## [WRITTEN EXERCISE 1]
On the mainnet observability page, how often does the watchdog daemon run its checks?
----------------
Mainnet observability

Three-tier monitoring stack on the build host that catches mainnet stalls + per-validator divergence + auto-recovers. Shipped 2026-04-28 after a 30-min h=773013 stall ran undetected because alerting was incomplete.

Stack overview

Tier	Component	Cadence	What it watches
1	Watchdog daemon (`scripts/watch-mainnet.sh`)	every 30s	Edge stall + per-validator height lag + RPC reachability
2	Prometheus + Alertmanager	15s scrape	12 alert rules across chain + hosts + info
3	External uptime check (UptimeRobot, recommended)	5 min	HTTP keyword on `/sentrix_status` from outside the fleet

All three converge on the same Telegram bot (@Sentrixnotif_bot via Alertmanager Telegram receiver). Multi-source redundancy means failure of one path doesn't blind the operator.
----------------
## [WRITTEN EXERCISE 2]
Convert the records, starting at the line that contains "How far does the" and ending at the line that contains "3214 millimetres", into a Markdown table with the columns No. and Line, giving each line its row number and leaving out blank lines.

## [DATA FOR THIS EXERCISE]
----------------
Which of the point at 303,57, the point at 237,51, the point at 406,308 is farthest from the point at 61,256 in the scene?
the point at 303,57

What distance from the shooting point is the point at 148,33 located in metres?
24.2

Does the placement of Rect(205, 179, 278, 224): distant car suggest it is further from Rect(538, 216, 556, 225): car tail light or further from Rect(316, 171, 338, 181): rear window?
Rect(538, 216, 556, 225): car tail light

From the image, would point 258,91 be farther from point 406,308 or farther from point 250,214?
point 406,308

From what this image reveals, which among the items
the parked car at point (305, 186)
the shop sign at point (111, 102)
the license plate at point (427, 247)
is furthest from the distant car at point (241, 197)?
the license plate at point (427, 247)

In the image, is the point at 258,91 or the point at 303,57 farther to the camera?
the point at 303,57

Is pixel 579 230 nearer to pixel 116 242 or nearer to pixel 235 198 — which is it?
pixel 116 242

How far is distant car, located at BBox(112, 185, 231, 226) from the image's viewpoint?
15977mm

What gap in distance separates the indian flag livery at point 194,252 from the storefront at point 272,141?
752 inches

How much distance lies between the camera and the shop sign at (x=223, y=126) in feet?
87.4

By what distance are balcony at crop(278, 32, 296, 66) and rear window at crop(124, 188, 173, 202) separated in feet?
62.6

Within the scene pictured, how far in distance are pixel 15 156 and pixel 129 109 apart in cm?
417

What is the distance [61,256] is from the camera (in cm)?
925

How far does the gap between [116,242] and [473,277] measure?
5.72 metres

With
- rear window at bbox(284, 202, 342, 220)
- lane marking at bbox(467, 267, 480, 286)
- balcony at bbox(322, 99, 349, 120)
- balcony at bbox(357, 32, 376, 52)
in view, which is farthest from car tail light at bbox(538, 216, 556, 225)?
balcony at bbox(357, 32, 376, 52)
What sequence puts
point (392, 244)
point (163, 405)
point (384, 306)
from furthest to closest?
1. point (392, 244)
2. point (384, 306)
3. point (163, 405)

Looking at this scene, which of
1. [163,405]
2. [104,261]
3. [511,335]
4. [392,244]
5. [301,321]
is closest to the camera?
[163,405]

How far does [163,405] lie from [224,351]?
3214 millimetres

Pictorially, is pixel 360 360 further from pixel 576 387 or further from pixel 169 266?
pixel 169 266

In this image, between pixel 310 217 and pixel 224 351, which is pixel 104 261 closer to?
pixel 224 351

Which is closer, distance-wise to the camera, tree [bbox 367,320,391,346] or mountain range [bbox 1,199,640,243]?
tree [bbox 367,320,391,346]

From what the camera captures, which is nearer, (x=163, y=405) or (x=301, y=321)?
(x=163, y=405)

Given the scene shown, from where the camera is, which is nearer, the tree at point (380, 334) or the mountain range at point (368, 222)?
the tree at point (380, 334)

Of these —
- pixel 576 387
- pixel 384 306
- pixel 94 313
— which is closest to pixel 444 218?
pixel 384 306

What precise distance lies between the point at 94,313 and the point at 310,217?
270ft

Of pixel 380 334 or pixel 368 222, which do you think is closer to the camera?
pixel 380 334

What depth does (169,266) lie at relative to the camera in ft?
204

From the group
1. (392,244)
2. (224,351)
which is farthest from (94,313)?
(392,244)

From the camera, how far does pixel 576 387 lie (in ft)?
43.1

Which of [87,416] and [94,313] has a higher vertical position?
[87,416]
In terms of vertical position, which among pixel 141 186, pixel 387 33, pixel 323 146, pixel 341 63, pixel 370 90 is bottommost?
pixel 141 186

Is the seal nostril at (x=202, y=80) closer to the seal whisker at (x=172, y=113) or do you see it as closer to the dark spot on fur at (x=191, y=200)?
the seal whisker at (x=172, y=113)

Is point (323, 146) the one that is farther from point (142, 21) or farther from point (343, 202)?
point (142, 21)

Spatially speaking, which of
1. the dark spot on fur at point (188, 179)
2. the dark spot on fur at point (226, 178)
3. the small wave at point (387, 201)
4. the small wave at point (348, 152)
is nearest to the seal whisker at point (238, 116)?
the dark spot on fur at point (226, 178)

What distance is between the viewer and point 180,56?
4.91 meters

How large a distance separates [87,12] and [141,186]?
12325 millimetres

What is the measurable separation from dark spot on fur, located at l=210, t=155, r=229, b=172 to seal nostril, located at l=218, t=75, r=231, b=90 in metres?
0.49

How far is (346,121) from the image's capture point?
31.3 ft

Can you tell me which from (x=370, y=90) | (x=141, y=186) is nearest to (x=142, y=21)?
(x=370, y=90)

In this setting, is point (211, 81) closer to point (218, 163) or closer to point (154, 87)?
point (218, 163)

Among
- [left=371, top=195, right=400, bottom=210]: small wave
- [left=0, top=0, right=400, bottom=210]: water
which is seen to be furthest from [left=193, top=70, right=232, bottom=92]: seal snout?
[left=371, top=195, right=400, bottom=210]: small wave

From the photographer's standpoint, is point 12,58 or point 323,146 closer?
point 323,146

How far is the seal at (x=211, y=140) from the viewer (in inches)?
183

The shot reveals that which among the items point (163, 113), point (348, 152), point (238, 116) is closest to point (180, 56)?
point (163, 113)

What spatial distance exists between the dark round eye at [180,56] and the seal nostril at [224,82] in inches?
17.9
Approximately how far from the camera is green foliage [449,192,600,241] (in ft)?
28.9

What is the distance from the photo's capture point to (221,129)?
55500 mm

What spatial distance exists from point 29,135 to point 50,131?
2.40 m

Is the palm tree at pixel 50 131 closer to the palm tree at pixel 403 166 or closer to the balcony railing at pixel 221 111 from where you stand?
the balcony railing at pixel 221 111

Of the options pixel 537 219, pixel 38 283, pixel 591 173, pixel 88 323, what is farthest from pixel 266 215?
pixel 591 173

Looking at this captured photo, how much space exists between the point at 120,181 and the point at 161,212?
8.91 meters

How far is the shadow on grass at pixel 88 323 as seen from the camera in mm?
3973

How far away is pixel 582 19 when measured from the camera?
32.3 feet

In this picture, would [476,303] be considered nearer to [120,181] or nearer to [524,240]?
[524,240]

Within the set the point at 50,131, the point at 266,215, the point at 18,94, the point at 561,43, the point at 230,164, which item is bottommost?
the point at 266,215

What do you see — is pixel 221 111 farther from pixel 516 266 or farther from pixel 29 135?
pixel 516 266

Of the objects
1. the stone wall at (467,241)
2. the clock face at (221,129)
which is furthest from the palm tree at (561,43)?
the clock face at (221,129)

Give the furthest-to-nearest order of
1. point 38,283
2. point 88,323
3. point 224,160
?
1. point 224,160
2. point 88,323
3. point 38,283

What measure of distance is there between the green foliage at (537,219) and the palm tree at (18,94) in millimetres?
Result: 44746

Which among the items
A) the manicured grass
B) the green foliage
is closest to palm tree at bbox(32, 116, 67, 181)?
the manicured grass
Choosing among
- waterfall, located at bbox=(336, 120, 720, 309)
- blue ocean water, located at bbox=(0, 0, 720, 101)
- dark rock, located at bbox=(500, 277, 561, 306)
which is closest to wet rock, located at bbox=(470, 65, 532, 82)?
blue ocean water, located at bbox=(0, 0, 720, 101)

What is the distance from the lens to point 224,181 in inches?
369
----------------
## [WRITTEN REPLY 1]
Every 30 seconds.

## [WRITTEN REPLY 2]
| No. | Line |
|---|---|
| 1 | How far does the gap between [116,242] and [473,277] measure? |
| 2 | 5.72 metres |
| 3 | With |
| 4 | - rear window at bbox(284, 202, 342, 220) |
| 5 | - lane marking at bbox(467, 267, 480, 286) |
| 6 | - balcony at bbox(322, 99, 349, 120) |
| 7 | - balcony at bbox(357, 32, 376, 52) |
| 8 | in view, which is farthest from car tail light at bbox(538, 216, 556, 225)? |
| 9 | balcony at bbox(357, 32, 376, 52) |
| 10 | What sequence puts |
| 11 | point (392, 244) |
| 12 | point (163, 405) |
| 13 | point (384, 306) |
| 14 | from furthest to closest? |
| 15 | 1. point (392, 244) |
| 16 | 2. point (384, 306) |
| 17 | 3. point (163, 405) |
| 18 | Looking at this scene, which of |
| 19 | 1. [163,405] |
| 20 | 2. [104,261] |
| 21 | 3. [511,335] |
| 22 | 4. [392,244] |
| 23 | 5. [301,321] |
| 24 | is closest to the camera? |
| 25 | [163,405] |
| 26 | How far does [163,405] lie from [224,351]? |
| 27 | 3214 millimetres |